For the nerds out there, I used Pyro to run three separate models: two simple linear regressions for the CLIP and Subject Salience scores, and an ordered logistic regression for the VLM scores (since they are on a 1-10 scale). In all models, the key parameter is beta, which represents the estimated difference between unaccusative and unergative verbs.
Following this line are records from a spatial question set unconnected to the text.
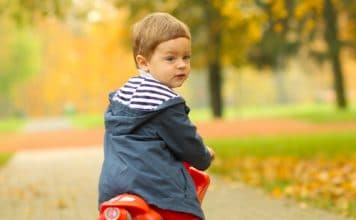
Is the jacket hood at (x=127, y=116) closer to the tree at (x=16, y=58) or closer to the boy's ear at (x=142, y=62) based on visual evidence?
the boy's ear at (x=142, y=62)

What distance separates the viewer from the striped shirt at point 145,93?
3771mm

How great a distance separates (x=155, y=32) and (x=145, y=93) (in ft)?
0.97

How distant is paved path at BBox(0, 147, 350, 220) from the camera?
7.43 meters

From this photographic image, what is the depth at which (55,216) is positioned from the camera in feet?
25.3

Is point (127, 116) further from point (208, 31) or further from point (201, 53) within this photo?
point (201, 53)

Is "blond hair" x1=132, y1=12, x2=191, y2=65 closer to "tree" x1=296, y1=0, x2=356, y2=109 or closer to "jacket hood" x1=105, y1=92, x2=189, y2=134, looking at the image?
"jacket hood" x1=105, y1=92, x2=189, y2=134

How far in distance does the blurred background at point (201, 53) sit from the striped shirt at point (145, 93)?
8.61 meters

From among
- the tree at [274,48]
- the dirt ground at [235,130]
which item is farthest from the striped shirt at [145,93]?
the tree at [274,48]

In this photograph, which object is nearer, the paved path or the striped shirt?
the striped shirt

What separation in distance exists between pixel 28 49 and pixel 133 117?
63658mm

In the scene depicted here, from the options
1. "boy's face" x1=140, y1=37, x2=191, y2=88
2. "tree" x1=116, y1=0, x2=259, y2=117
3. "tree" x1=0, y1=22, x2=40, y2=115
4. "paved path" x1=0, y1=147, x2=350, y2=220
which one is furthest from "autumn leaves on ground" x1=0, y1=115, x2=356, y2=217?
"tree" x1=0, y1=22, x2=40, y2=115

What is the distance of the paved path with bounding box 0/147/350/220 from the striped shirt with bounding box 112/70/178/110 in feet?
11.4

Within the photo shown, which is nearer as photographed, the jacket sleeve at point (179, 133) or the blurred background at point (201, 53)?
the jacket sleeve at point (179, 133)

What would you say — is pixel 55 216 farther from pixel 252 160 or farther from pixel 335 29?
pixel 335 29
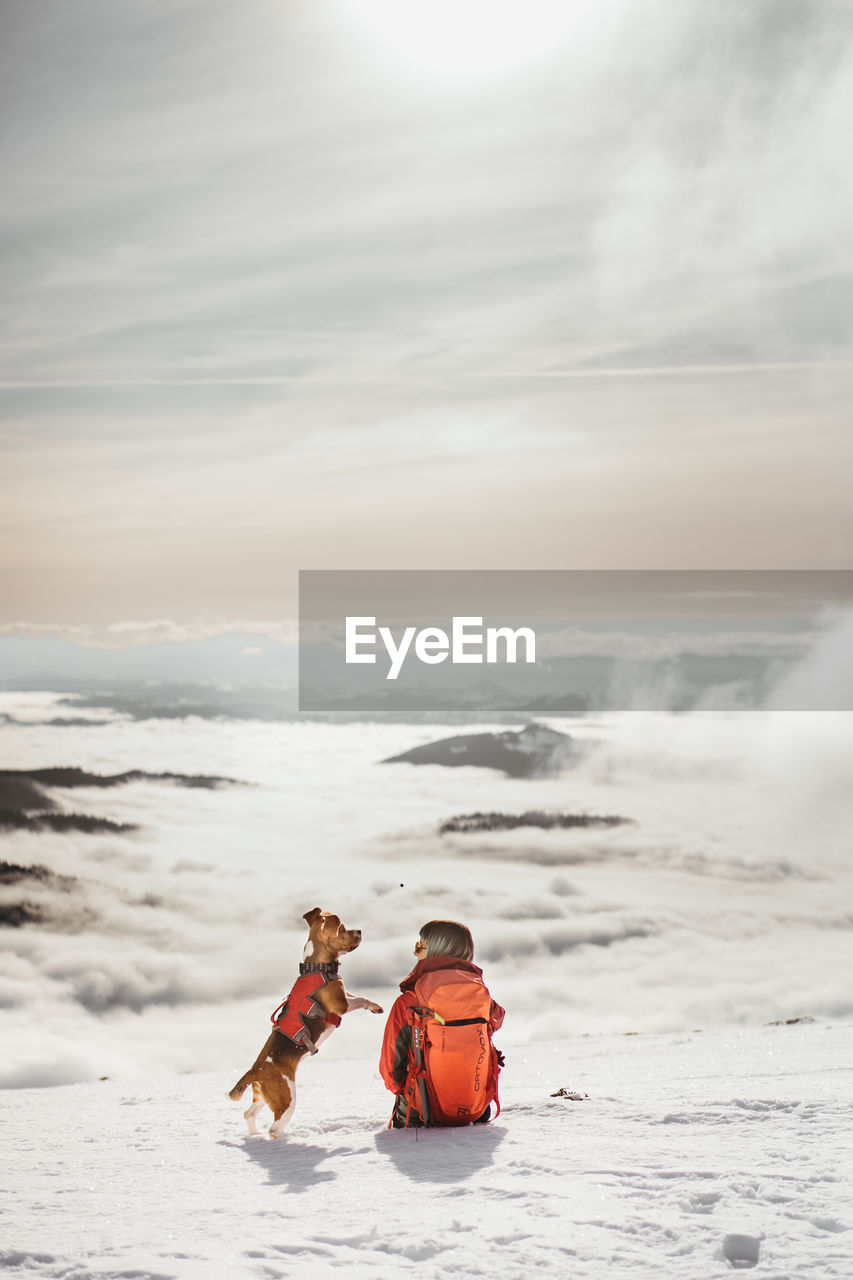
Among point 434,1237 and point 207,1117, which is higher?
point 434,1237

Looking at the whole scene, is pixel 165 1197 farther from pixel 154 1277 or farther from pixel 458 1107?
pixel 458 1107

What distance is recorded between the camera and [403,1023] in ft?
27.9

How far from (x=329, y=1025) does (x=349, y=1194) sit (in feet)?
6.59

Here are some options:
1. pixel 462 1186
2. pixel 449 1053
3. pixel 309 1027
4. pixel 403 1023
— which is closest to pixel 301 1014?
pixel 309 1027

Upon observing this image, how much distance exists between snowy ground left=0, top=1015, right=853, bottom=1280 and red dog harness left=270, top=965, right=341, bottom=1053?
801mm

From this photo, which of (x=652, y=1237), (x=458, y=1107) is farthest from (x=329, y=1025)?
(x=652, y=1237)

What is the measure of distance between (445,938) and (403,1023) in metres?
0.77

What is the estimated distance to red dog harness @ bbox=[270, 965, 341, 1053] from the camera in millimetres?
8633

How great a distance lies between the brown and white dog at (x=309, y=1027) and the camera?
28.1ft

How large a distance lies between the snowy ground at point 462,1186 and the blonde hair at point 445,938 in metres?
1.39

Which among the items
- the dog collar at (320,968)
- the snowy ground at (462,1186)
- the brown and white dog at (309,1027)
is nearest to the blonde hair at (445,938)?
the brown and white dog at (309,1027)

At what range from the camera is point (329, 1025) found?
8.73m

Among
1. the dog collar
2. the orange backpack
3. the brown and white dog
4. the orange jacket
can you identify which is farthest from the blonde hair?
the dog collar

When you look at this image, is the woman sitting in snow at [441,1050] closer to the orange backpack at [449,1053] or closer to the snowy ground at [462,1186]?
the orange backpack at [449,1053]
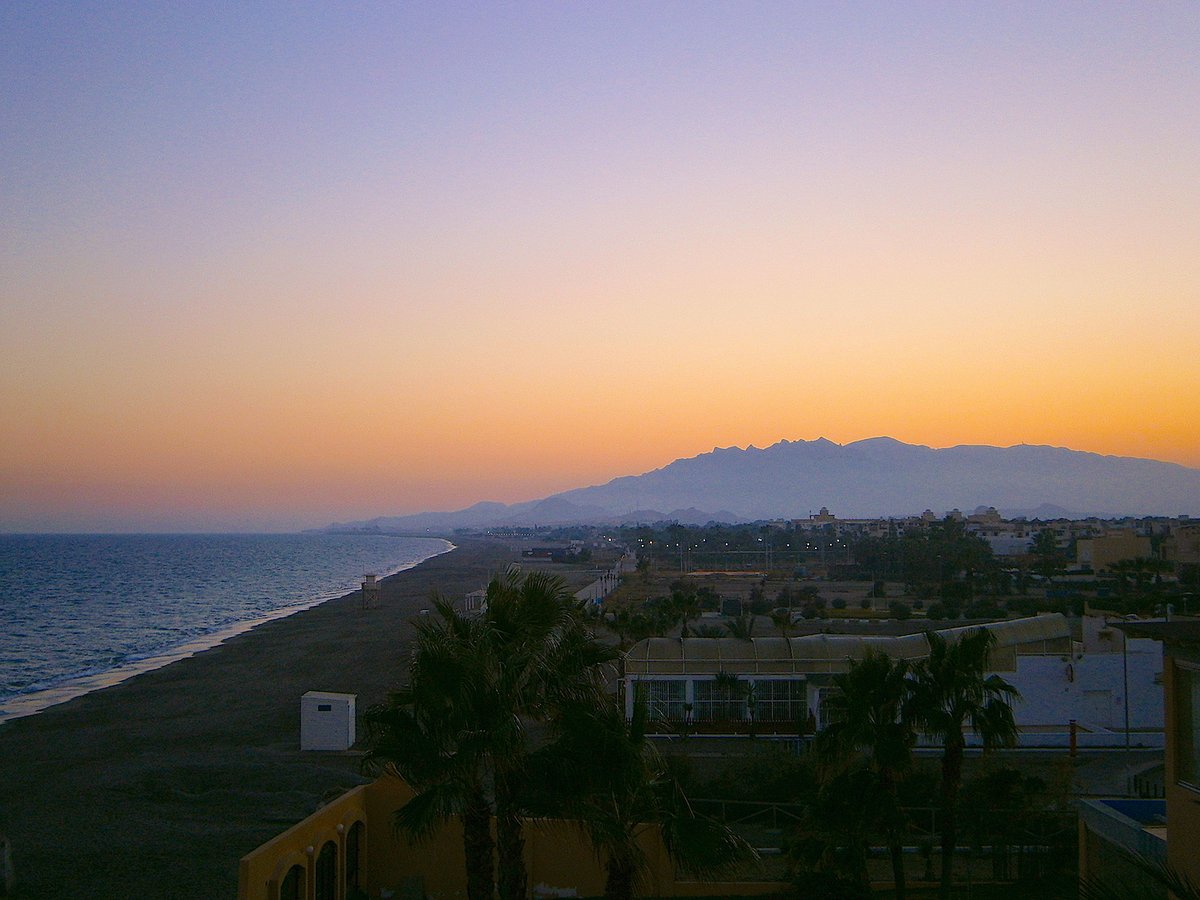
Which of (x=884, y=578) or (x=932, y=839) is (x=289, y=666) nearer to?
(x=932, y=839)

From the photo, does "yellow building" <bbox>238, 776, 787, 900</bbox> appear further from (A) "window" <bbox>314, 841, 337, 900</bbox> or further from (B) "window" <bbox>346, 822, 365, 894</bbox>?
(A) "window" <bbox>314, 841, 337, 900</bbox>

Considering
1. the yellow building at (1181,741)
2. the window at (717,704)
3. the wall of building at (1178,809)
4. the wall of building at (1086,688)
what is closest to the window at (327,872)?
the yellow building at (1181,741)

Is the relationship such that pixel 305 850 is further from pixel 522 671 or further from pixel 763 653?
pixel 763 653

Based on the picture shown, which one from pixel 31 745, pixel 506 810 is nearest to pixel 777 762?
pixel 506 810

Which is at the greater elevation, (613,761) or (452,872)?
(613,761)

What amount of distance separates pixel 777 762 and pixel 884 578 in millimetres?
77104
Here’s the code to set up and run the models:

import torch
import pyro
import pyro.distributions as dist
from pyro.infer import MCMC, NUTS

# Prepare data for Pyro
# We'll center the scores and code VerbType numerically
df_pyro = df_all.copy()
df_pyro['VerbType_num'] = df_pyro['VerbType'].map({'Unergative': -0.5, 'Unaccusative': 0.5})
df_pyro['CLIP_centered'] = df_pyro['CLIP_Similarity'] - df_pyro['CLIP_Similarity'].mean()
df_pyro['Subject_centered'] = df_pyro['Subject_Salience'] - df_pyro['Subject_Salience'].mean()
vlm_score_tensor = torch.tensor(df_pyro['VLM_Score'].values, dtype=torch.long)

# Convert to tensors
verb_type_tensor = torch.tensor(df_pyro['VerbType_num'].values, dtype=torch.float32)
clip_tensor = torch.tensor(df_pyro['CLIP_centered'].values, dtype=torch.float32)
subject_tensor = torch.tensor(df_pyro['Subject_centered'].values, dtype=torch.float32)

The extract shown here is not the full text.